Fuentes cercanas al Poder Ejecutivo dejaron trascender que se analizan dos alternativas: por un lado, continuar con una cuarta fase del IFE que implicaría el pago de 10.000 pesos en efectivo a cada beneficiario, o comenzar con un programa de Renta Básica que esté asociada al trabajo y capacitación.

Por éstas horas el gobierno nacional está definiendo cómo continuará la ayuda económica para millones de argentinos que se vieron afectados por la cuarentena obligatoria y la pandemia de coronavirus, que hasta ahora se tradujo en las tres etapas del Ingreso Familiar de Emergencia (IFE) abonado a casi 9 millones de beneficiarios en los últimos meses.

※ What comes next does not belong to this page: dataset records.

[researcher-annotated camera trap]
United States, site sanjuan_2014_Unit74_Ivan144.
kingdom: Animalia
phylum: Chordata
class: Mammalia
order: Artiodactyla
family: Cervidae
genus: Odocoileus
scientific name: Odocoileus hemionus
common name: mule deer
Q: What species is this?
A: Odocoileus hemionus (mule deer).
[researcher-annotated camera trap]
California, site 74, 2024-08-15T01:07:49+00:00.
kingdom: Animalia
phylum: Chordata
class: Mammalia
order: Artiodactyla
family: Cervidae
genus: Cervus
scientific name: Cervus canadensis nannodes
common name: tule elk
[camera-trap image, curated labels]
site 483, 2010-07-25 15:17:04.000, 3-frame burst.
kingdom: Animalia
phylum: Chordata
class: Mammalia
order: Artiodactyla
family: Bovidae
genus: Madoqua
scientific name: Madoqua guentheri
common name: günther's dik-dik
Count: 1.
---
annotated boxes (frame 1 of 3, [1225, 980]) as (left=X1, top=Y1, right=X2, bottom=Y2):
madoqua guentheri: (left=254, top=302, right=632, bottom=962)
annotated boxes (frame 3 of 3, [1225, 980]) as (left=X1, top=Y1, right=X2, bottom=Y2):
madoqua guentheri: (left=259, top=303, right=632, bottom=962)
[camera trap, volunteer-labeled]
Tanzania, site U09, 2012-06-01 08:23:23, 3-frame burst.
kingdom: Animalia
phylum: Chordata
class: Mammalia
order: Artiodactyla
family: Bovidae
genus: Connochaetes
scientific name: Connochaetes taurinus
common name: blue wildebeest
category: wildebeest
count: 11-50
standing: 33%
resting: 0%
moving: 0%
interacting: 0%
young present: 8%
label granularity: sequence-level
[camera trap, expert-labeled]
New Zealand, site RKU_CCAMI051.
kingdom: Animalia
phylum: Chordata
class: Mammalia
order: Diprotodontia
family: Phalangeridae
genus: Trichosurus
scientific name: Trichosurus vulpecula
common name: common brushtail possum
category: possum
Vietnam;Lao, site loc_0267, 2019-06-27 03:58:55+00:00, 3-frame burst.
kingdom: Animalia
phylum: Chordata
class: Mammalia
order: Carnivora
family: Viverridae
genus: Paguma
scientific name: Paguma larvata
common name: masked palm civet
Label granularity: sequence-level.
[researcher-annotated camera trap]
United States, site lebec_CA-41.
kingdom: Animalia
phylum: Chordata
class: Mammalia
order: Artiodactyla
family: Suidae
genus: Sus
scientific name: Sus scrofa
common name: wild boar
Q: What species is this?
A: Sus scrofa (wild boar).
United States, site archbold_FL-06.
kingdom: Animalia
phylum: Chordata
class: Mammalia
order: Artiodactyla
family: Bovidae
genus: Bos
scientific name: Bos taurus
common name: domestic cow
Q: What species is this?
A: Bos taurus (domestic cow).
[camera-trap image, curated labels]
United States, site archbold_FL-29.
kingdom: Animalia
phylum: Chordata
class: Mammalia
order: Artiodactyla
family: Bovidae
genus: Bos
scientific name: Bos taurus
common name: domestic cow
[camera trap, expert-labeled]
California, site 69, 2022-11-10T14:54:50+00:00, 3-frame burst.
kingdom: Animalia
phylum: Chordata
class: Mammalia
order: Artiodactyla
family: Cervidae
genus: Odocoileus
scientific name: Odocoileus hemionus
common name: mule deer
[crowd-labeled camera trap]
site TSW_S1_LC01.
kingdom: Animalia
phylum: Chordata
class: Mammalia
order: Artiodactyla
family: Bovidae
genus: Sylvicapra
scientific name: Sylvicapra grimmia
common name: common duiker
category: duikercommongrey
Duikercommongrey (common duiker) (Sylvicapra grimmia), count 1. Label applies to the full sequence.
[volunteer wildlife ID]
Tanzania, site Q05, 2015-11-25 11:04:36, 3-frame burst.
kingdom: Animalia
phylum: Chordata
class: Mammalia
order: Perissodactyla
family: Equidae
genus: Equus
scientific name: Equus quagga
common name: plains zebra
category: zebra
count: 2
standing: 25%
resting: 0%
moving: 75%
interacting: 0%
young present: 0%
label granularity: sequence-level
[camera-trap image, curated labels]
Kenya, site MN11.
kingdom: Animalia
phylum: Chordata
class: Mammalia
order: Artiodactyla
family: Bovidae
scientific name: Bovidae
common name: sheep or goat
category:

La opción en consideración pasa por buscar que los beneficiarios del actual IFE (o quienes permanezcan dentro de él) entreguen a cambio una especie de ‘contraprestación’ a definir para continuar cobrando el subsidio. Los datos proporcionados por la Anses son alentadores para garantizar dicho cumplimiento: de los 8.857.063 las personas que perciben el IFE, un alto porcentaje (61,7%) son trabajadores informales o desocupados sin seguro por desempleo, mientras que un 7,8% están inscriptos como monotributistas de las categorías A, B o monotributo social; cerca del 2,1% son trabajadores de casas particulares, y 1,4% beneficiarios del programa Progresar.